Set problem: Below is a set of records. Repeat all of them exactly.

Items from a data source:
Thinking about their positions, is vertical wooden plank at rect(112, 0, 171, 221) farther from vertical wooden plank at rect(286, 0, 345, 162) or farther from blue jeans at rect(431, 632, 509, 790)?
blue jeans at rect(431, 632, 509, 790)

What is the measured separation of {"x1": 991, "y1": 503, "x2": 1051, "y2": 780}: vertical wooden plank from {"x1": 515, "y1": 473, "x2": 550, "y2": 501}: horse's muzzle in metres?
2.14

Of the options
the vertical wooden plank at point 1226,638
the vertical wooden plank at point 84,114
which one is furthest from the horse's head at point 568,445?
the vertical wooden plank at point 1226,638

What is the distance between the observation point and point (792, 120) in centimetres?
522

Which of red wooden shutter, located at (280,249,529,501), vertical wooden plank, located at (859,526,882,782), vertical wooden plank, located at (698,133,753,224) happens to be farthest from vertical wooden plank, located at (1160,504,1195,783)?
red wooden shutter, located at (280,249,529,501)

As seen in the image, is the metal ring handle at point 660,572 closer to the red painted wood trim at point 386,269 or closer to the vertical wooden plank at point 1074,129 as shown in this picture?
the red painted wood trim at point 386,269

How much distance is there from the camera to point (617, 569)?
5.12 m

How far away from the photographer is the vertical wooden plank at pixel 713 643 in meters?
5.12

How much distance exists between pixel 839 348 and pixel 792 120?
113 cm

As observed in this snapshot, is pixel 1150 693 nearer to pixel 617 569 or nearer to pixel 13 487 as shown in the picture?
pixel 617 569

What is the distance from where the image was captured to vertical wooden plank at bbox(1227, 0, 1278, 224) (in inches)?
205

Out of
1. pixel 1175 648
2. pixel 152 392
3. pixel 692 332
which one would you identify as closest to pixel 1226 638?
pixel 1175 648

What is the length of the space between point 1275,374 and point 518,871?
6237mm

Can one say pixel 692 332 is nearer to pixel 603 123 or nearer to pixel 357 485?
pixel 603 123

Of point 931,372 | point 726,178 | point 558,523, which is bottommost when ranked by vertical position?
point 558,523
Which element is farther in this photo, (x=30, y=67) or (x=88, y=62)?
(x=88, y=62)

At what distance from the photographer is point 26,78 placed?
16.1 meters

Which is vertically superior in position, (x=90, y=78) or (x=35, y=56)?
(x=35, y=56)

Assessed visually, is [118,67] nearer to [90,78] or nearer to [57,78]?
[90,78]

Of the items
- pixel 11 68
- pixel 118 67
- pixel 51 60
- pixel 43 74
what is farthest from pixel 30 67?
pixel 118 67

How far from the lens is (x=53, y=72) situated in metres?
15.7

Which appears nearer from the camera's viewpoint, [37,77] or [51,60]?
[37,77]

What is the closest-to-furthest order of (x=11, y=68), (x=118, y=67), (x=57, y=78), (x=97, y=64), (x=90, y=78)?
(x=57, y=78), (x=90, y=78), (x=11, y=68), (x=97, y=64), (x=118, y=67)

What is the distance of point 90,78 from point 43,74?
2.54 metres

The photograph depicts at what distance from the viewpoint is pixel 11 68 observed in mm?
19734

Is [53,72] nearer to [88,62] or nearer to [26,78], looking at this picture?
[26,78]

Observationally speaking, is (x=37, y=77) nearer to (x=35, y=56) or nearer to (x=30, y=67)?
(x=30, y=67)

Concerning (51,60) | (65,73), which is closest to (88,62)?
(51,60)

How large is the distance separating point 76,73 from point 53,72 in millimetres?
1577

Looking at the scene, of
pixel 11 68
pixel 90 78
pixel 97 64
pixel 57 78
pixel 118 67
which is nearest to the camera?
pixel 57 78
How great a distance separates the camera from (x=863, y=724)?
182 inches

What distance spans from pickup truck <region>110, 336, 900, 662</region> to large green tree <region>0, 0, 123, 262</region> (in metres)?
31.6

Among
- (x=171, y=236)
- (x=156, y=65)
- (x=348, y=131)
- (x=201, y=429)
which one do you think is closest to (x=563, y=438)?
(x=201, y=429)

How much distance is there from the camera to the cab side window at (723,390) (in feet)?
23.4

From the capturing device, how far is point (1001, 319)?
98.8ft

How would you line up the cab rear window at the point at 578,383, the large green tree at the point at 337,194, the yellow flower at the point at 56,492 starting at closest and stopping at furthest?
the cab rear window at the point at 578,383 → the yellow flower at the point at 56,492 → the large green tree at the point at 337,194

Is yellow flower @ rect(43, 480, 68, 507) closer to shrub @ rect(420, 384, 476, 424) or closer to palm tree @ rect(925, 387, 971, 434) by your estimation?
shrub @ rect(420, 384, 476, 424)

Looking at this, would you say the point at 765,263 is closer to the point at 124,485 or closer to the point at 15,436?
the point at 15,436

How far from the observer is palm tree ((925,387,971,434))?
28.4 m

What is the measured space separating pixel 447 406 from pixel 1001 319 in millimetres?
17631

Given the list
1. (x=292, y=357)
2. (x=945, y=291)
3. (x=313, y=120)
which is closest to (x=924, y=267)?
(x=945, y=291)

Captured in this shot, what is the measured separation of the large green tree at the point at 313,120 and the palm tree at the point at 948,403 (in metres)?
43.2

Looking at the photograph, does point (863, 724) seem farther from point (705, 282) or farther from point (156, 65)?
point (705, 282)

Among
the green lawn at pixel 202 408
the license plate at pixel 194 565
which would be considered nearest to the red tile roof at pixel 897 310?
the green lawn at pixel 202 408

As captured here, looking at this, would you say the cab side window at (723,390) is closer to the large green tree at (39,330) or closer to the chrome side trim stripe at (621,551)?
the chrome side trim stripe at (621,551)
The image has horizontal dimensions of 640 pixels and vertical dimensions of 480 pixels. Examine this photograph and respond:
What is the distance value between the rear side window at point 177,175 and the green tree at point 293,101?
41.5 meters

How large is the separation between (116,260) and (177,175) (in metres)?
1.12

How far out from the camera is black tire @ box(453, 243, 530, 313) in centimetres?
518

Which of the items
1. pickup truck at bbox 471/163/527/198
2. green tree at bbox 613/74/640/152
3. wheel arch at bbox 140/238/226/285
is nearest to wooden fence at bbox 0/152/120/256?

Result of the task:
Thinking about their positions, is vertical wooden plank at rect(112, 0, 171, 221) farther from vertical wooden plank at rect(286, 0, 345, 162) or farther from blue jeans at rect(431, 632, 509, 790)?
blue jeans at rect(431, 632, 509, 790)

What is the measured separation of {"x1": 991, "y1": 503, "x2": 1051, "y2": 780}: vertical wooden plank from {"x1": 515, "y1": 473, "x2": 550, "y2": 501}: horse's muzzle in metres?
2.14

Of the options
the vertical wooden plank at point 1226,638
the vertical wooden plank at point 84,114
which one is furthest from the horse's head at point 568,445?
the vertical wooden plank at point 1226,638

What is the distance between the observation point and point (792, 120) in centimetres?
522

Which of red wooden shutter, located at (280,249,529,501), vertical wooden plank, located at (859,526,882,782), vertical wooden plank, located at (698,133,753,224) happens to be farthest from vertical wooden plank, located at (1160,504,1195,783)?
red wooden shutter, located at (280,249,529,501)

As seen in the image, is the metal ring handle at point 660,572 closer to the red painted wood trim at point 386,269 or closer to the vertical wooden plank at point 1074,129 as shown in this picture?
the red painted wood trim at point 386,269

How much distance is there from the camera to point (617, 569)?
5.12 m

How far away from the photographer is the vertical wooden plank at pixel 713 643 in meters?
5.12

How much distance exists between pixel 839 348 and pixel 792 120?
113 cm

As observed in this snapshot, is pixel 1150 693 nearer to pixel 617 569 or nearer to pixel 13 487 as shown in the picture?
pixel 617 569

What is the distance from where the image was captured to vertical wooden plank at bbox(1227, 0, 1278, 224) (in inches)?
205

Out of
1. pixel 1175 648
2. pixel 152 392
3. pixel 692 332
which one would you identify as closest to pixel 1226 638?
pixel 1175 648

What is the length of the space between point 1275,374 and point 518,871?
6237mm

Can one say pixel 692 332 is nearer to pixel 603 123 or nearer to pixel 357 485?
pixel 603 123

Of point 931,372 | point 726,178 | point 558,523, which is bottommost when ranked by vertical position?
point 558,523
Which element is farther in this photo, (x=30, y=67) or (x=88, y=62)?
(x=88, y=62)

At what distance from the photographer is point 26,78 placed?
16.1 meters

Which is vertically superior in position, (x=90, y=78) or (x=35, y=56)?
(x=35, y=56)

Assessed visually, is [118,67] nearer to [90,78] or nearer to [57,78]?
[90,78]

Of the items
- pixel 11 68
- pixel 118 67
- pixel 51 60
- pixel 43 74
what is farthest from pixel 30 67?
pixel 118 67

How far from the lens is (x=53, y=72) situated in metres?
15.7

Which appears nearer from the camera's viewpoint, [37,77] or [51,60]?
[37,77]

What is the closest-to-furthest order of (x=11, y=68), (x=118, y=67), (x=57, y=78), (x=97, y=64), (x=90, y=78)?
(x=57, y=78), (x=90, y=78), (x=11, y=68), (x=97, y=64), (x=118, y=67)

What is the distance of point 90,78 from point 43,74?
2.54 metres

The photograph depicts at what distance from the viewpoint is pixel 11 68 observed in mm?
19734

Is [53,72] nearer to [88,62] or nearer to [26,78], looking at this picture?
[26,78]

Observationally speaking, is (x=37, y=77) nearer to (x=35, y=56) or nearer to (x=30, y=67)?
(x=30, y=67)

Concerning (51,60) | (65,73), which is closest to (88,62)?
(51,60)

How large is the distance separating point 76,73 from point 53,72 in millimetres?
1577

Looking at the scene, of
pixel 11 68
pixel 90 78
pixel 97 64
pixel 57 78
pixel 118 67
which is nearest to the camera?
pixel 57 78
How great a distance separates the camera from (x=863, y=724)?
182 inches

What distance spans from pickup truck <region>110, 336, 900, 662</region> to large green tree <region>0, 0, 123, 262</region> (in metres)?
31.6

Among
- (x=171, y=236)
- (x=156, y=65)
- (x=348, y=131)
- (x=201, y=429)
which one do you think is closest to (x=563, y=438)?
(x=201, y=429)

How much distance is there from the camera to the cab side window at (723,390) (in feet)?
23.4

From the capturing device, how far is point (1001, 319)?
98.8ft

How would you line up the cab rear window at the point at 578,383, the large green tree at the point at 337,194, the yellow flower at the point at 56,492 starting at closest and stopping at furthest?
the cab rear window at the point at 578,383 → the yellow flower at the point at 56,492 → the large green tree at the point at 337,194

Is yellow flower @ rect(43, 480, 68, 507) closer to shrub @ rect(420, 384, 476, 424) or closer to palm tree @ rect(925, 387, 971, 434) by your estimation?
shrub @ rect(420, 384, 476, 424)

Looking at this, would you say the point at 765,263 is closer to the point at 124,485 or closer to the point at 15,436?
the point at 15,436

How far from the observer is palm tree ((925,387,971,434))?
28.4 m

What is the measured space separating pixel 447 406 from pixel 1001 319 in millimetres?
17631

Given the list
1. (x=292, y=357)
2. (x=945, y=291)
3. (x=313, y=120)
which is closest to (x=924, y=267)?
(x=945, y=291)

Captured in this shot, what is the measured separation of the large green tree at the point at 313,120 and the palm tree at the point at 948,403 (in metres)?
43.2

Looking at the photograph, does point (863, 724) seem farther from point (705, 282) or farther from point (156, 65)?
point (705, 282)

Among
the green lawn at pixel 202 408
the license plate at pixel 194 565
which would be considered nearest to the red tile roof at pixel 897 310?
the green lawn at pixel 202 408

As captured here, looking at this, would you say the cab side window at (723,390) is closer to the large green tree at (39,330) or closer to the chrome side trim stripe at (621,551)?
the chrome side trim stripe at (621,551)
The image has horizontal dimensions of 640 pixels and vertical dimensions of 480 pixels. Examine this photograph and respond:
What is the distance value between the rear side window at point 177,175 and the green tree at point 293,101?
41.5 meters

How large is the separation between (116,260) and (177,175) (in metres)?
1.12

How far out from the camera is black tire @ box(453, 243, 530, 313) in centimetres?
518

Which of the items
1. pickup truck at bbox 471/163/527/198
2. green tree at bbox 613/74/640/152
3. wheel arch at bbox 140/238/226/285
is nearest to wooden fence at bbox 0/152/120/256?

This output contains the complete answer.